** START SUPPLIED INFORMATION **

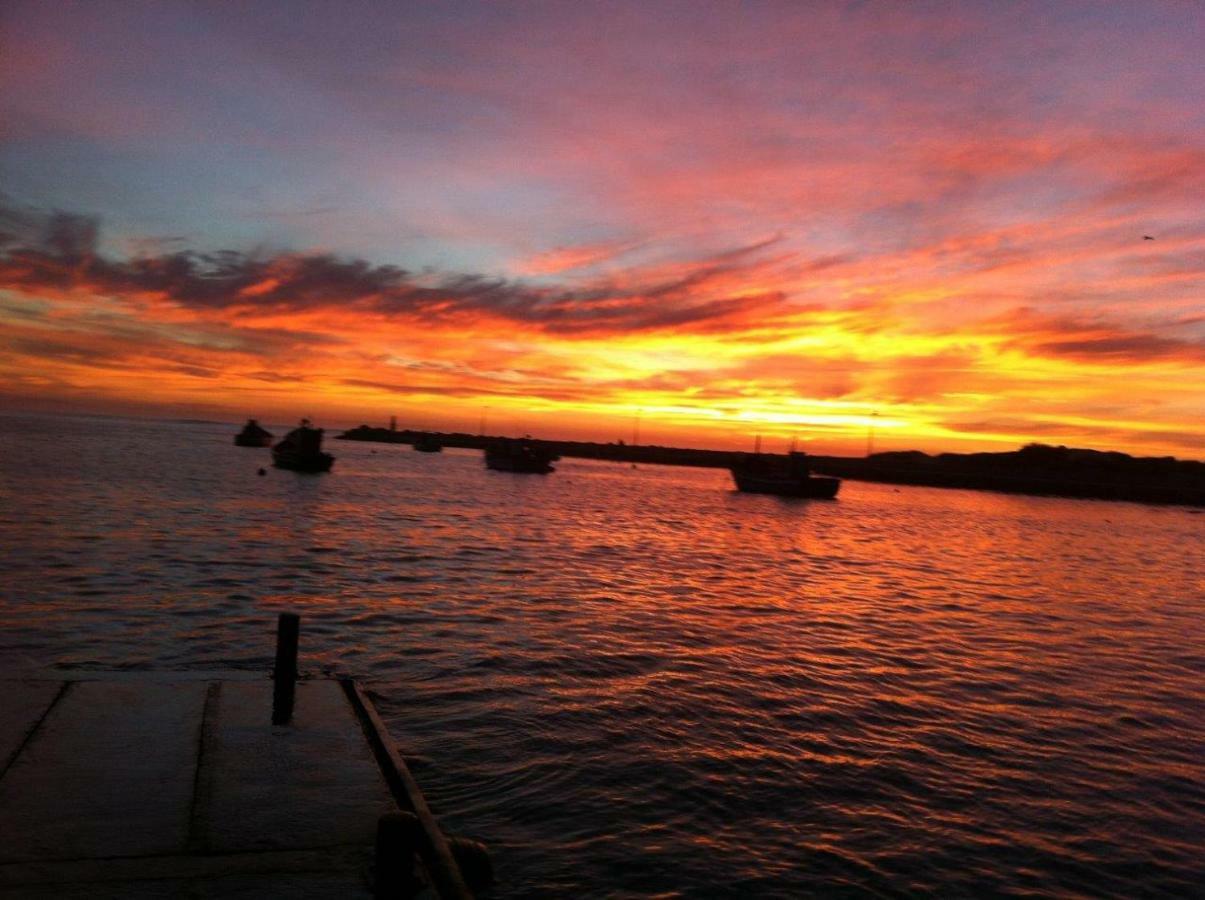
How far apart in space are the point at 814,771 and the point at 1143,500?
196 metres

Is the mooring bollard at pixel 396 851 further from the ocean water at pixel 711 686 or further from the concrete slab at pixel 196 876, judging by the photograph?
the ocean water at pixel 711 686

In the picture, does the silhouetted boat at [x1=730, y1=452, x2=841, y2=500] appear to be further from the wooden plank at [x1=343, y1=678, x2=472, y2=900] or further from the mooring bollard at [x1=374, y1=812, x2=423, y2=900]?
the mooring bollard at [x1=374, y1=812, x2=423, y2=900]

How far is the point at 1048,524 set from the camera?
8875 cm

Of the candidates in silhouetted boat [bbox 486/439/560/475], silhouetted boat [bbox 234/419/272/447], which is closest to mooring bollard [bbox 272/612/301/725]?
silhouetted boat [bbox 486/439/560/475]

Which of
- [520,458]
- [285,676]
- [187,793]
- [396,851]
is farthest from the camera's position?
[520,458]

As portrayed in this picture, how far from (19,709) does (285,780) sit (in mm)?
4500

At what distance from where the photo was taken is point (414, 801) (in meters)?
8.40

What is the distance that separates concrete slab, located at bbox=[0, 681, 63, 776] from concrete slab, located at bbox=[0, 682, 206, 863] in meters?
0.14

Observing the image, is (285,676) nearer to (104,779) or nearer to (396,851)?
(104,779)

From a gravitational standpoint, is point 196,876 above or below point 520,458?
below

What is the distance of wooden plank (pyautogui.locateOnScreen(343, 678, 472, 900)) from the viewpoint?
620cm

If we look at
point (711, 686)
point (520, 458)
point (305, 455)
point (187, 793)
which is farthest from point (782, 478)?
point (187, 793)

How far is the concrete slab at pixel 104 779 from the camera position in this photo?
23.2ft

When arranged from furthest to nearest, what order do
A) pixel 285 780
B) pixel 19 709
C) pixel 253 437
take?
pixel 253 437, pixel 19 709, pixel 285 780
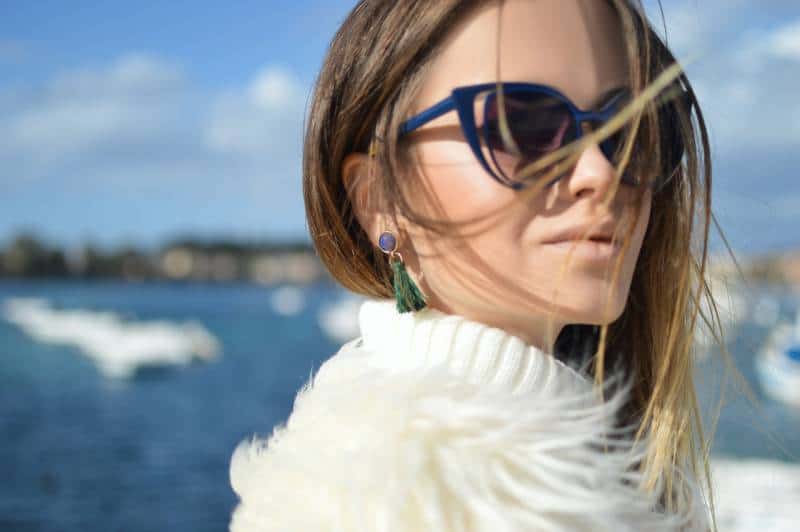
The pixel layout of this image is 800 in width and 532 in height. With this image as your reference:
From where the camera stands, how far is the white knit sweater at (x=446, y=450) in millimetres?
1076

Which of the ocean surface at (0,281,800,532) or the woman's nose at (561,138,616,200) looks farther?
the ocean surface at (0,281,800,532)

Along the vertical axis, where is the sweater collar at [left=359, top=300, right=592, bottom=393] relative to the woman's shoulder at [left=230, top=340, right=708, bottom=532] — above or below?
above

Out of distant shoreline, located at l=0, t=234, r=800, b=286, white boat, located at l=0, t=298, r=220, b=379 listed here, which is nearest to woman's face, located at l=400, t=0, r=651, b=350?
white boat, located at l=0, t=298, r=220, b=379

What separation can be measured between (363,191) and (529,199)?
0.33 metres

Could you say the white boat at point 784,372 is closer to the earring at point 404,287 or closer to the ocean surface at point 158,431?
the ocean surface at point 158,431

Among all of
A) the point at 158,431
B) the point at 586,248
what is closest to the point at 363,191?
the point at 586,248

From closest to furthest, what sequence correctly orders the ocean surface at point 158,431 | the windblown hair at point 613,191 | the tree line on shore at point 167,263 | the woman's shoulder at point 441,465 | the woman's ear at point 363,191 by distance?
the woman's shoulder at point 441,465, the windblown hair at point 613,191, the woman's ear at point 363,191, the ocean surface at point 158,431, the tree line on shore at point 167,263

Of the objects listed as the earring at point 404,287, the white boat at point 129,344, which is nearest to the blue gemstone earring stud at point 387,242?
the earring at point 404,287

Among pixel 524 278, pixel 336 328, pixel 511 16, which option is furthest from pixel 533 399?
pixel 336 328

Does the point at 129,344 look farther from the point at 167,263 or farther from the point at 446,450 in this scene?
the point at 167,263

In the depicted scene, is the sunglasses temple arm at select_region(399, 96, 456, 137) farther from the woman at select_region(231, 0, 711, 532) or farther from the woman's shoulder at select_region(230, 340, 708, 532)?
the woman's shoulder at select_region(230, 340, 708, 532)

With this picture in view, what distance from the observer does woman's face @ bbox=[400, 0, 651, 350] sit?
1.25 meters

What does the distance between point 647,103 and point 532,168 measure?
257 millimetres

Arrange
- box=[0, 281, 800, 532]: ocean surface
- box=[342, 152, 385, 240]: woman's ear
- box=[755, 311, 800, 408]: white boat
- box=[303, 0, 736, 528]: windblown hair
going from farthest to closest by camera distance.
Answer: box=[755, 311, 800, 408]: white boat
box=[0, 281, 800, 532]: ocean surface
box=[342, 152, 385, 240]: woman's ear
box=[303, 0, 736, 528]: windblown hair
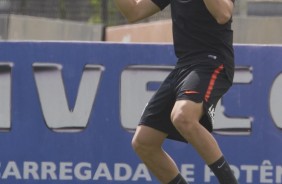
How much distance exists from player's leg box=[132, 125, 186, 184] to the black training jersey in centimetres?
48

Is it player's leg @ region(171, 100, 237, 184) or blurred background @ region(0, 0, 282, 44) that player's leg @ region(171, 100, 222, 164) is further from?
blurred background @ region(0, 0, 282, 44)

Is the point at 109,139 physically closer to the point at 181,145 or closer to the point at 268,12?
the point at 181,145

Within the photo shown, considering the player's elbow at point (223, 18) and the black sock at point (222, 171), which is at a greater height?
the player's elbow at point (223, 18)

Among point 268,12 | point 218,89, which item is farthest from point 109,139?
point 268,12

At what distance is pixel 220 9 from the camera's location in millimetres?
6105

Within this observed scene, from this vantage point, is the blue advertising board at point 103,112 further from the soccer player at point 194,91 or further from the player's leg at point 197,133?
the player's leg at point 197,133

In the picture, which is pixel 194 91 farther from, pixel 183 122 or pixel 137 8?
pixel 137 8

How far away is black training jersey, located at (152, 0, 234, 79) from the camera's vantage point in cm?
633

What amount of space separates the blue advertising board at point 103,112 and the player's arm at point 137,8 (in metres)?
1.06

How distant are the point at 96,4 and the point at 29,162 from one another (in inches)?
343

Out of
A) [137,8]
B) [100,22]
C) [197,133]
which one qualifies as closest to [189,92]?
[197,133]

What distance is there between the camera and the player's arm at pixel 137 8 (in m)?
6.75

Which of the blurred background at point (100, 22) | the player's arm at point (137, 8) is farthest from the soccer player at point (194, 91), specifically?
the blurred background at point (100, 22)

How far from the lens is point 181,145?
309 inches
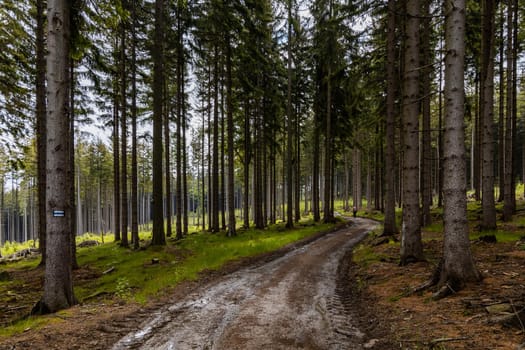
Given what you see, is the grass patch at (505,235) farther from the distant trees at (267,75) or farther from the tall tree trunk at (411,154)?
the tall tree trunk at (411,154)

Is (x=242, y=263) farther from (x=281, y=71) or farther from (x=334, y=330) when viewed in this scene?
(x=281, y=71)

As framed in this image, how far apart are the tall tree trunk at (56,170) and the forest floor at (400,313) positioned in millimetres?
626

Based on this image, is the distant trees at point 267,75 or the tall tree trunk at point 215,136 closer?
the distant trees at point 267,75

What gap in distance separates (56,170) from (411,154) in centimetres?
895

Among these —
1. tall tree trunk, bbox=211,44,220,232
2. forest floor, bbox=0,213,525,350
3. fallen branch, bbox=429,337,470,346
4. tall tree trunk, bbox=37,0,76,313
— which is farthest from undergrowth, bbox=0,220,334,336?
fallen branch, bbox=429,337,470,346

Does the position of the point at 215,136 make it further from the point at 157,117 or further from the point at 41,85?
the point at 41,85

** END SUPPLIED INFORMATION **

▶ WHAT THE TASK REQUIRES
Make an exact copy of the lines of the records from the line containing "What distance is there" through the final line, both ends included, but not of the pictures.

▶ COMPLETE OUTPUT
What distance is there between the camera and the player's arm at pixel 137 8 (in m)?
6.75

Which of the blurred background at point (100, 22) | the player's arm at point (137, 8) is farthest from the soccer player at point (194, 91), specifically?
the blurred background at point (100, 22)

How far from the lens is point 181,145?
309 inches
Given what you see, is the grass patch at (505,235) farther from the distant trees at (267,75) or farther from the tall tree trunk at (411,154)?
the tall tree trunk at (411,154)

Is (x=242, y=263) farther from (x=281, y=71) or farther from (x=334, y=330) when viewed in this scene?
(x=281, y=71)

As framed in this image, how far apart are the tall tree trunk at (56,170) and the forest floor at (400,313) positioned in millimetres?
626

Based on this image, is the distant trees at point 267,75 or the tall tree trunk at point 215,136 closer?
the distant trees at point 267,75

What gap in distance separates (56,170) from (411,154) in centimetres?
895

Among these —
1. tall tree trunk, bbox=211,44,220,232
2. forest floor, bbox=0,213,525,350
3. fallen branch, bbox=429,337,470,346
4. tall tree trunk, bbox=37,0,76,313
— which is farthest from undergrowth, bbox=0,220,334,336?
fallen branch, bbox=429,337,470,346

Does the position of the point at 215,136 make it further from the point at 157,117 or further from the point at 41,85?
the point at 41,85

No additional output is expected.